## Extrait de page
=-=-=

Qu’il s’agisse du changement dans les industries de la publicité, de la mode ou du divertissement en Chine, les millennials nés entre 1995 et 2010 et la génération Z née entre 1980 et 1995 en Chine sont moins enclins à préférer la culture, les produits et les valeurs américains que la génération X née entre 1961 et 1980.
La jeune génération chinoise valorise davantage le patriotisme, la recherche de l’individualité et la fierté du développement rapide de la Chine.
Pour Liu Xin, directrice créatif d’une grande agence de publicité. « En général, les jeunes consommateurs n’admirent plus la culture et la mode américaine, par rapport à ceux nés dans les années 70 et 80, ce qui constitue un changement assez important »
« De nos jours, indépendamment du design du produits ou des stratégies marketing et publicitaires, les produits et les marques chinoises et orientales sont plébiscités par les jeunes chinois. Les créatifs étrangers comprennent de moins en moins le goût des consommateurs chinois. Entre le second semestre 2018 et 2019, la plupart de nos collègues étrangers ont dû plier bagages, les uns après les autres » précise t-elle.
Cette situation contraste fortement avec les années 2000 et le début des années 2010, lorsque les publicités (et au travers d’elles, les valeurs de la culture américaine) étaient très populaires auprès des consommateurs chinois.
« Après l’adhésion de la Chine à l’OMC, un grand nombre d’agences de publicité internationales ont créé des succursales chinoises. À cette époque, lorsque nous nous sommes lancés, nous pensions tous que les idées les plus merveilleuses se trouvaient dans la publicité américaine et que les meilleures agences de publicité avaient leur siège aux États-Unis », Liu continue en argumentant, pour elle, « Les publicités de McDonald’s ou de Coca-Cola étaient connues de tous les passants »
« Aujourd’hui les choses ont changées, la créativité reflétant l’esprit d’innovation de la Chine ou la fierté d’être un grand pays est devenue le point de rupture le plus important pour remporter un contrat. En un mot, plus aucune agence de publicité ne serait assez stupide pour mettre en avant des éléments culturels américains. » (sic)
Cela est dû en partie, concède-t-elle, à des orientations délibérées des autorités ces dernières années, comme un mouvement contre les valeurs et les festivals occidentaux.
« En fait, vous pouvez en voir les indices de ce changement dans la stratégie de communication de Nike, qui a progressivement affaibli son image de marque américaine sur le marché chinois, en promouvant plutôt leurs produits sur le marché chinois en utilisant des leaders d’opinion clés nationaux et des concepts culturels localisés. »
Les blockbusters américains ne séduisent plus
Autre fait très intéressant, les films importés, représentés par Hollywood, sont également tombés en disgrâce sur le marché chinois.
Après la sortie du premier blockbuster hollywoodien en Chine en 1994 (dix blockbusters étrangers par an ont pu être diffusés à compter de cette date) , le public chinois a toujours manifesté son soutien au box-office.

=-=-=

## Données
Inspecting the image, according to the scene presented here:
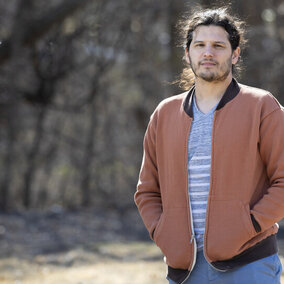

=-=-=

## Consignes
1. Répondez aux questions suivantes à partir de l'article sur la jeunesse chinoise et la culture américaine.
(a) Quelle marque a progressivement affaibli son image de marque américaine sur le marché chinois ?
(b) En quelle année le premier blockbuster hollywoodien est-il sorti en Chine ?
(c) Selon Liu Xin, pendant quelle période la plupart de ses collègues étrangers ont-ils dû plier bagage ?
2. Traduisez en anglais la phrase suivante, tirée de l'article sur la jeunesse chinoise et la culture américaine : « La jeune génération chinoise valorise davantage le patriotisme, la recherche de l’individualité et la fierté du développement rapide de la Chine. »
3. Poursuivez en français l'article sur la jeunesse chinoise et la culture américaine à partir de sa dernière phrase.

## Réponses
1.
(a) Nike.
(b) En 1994.
(c) Entre le second semestre 2018 et 2019.

2. The young Chinese generation places greater value on patriotism, the pursuit of individuality, and pride in China's rapid development.

3.
En 1998, les ventes de billets pour Titanic ont représenté 25 % des recettes totales du box-office chinois cette année-là, et jusqu’en 2013, les trois premiers films de l’histoire du box-office chinois étaient tous des productions hollywoodiennes : Avatar, Transformers : Dark of the Moon et Titanic.
Mais en 2018, l’attrait des films hollywoodiens a commencé à s’estomper après que les autorités ont exigé que le nombre d’heures de projection des films chinois chaque année ne soit pas inférieur aux deux tiers du nombre total d’heures de tous les films projetés.
Cette année-là, les recettes totales du box-office chinois ont augmenté pour atteindre 60,68 milliards de yuans (9,3 milliards de dollars), mais les recettes du box-office des films importés, qui étaient pour la plupart des productions hollywoodiennes, ont chuté de 10,5 %.
L’année dernière, pour la première fois, les 10 films les plus vus en Chine étaient tous chinois, tandis que la proportion des ventes de billets pour les films importés est tombée à seulement 16,28 %, poursuivant la baisse constante de 35,9 % en 2019 et 53,4 % en 2012.
Les trois plus gros succès de l’année dernière sont trois films patriotiques My People, My Homeland et The Eight Hundred qui rapporté respectivement 3,1 milliards de yuans (477 millions de dollars), 2,8 milliards de yuans et 1,6 milliard de yuans.
En comparaison, Tenet de Christopher Nolan de et le controversé Wonder Woman 1984 n’ont respectivement rapporté que 450 millions de yuans (69 millions de dollars) et 160 millions de yuans, tous deux bien en deçà des attentes.
« En outre, l’industrie chinoise du divertissement, tant sur le plan technique que financier, est déjà arrivée à maturité, avec un grand nombre de films de science-fiction et d’animation nationaux qui peuvent satisfaire les demandes de divertissement du public chinois. »
Pour bien appréhender le concept, je vous conseille The Wandering Earth, une sorte d’Indépendance Day où se sont les chinois qui jouent un rôle central dans le sauvetage de la terre. Plutôt déconcertant, tellement nous sommes habitués à voir des américains à la place.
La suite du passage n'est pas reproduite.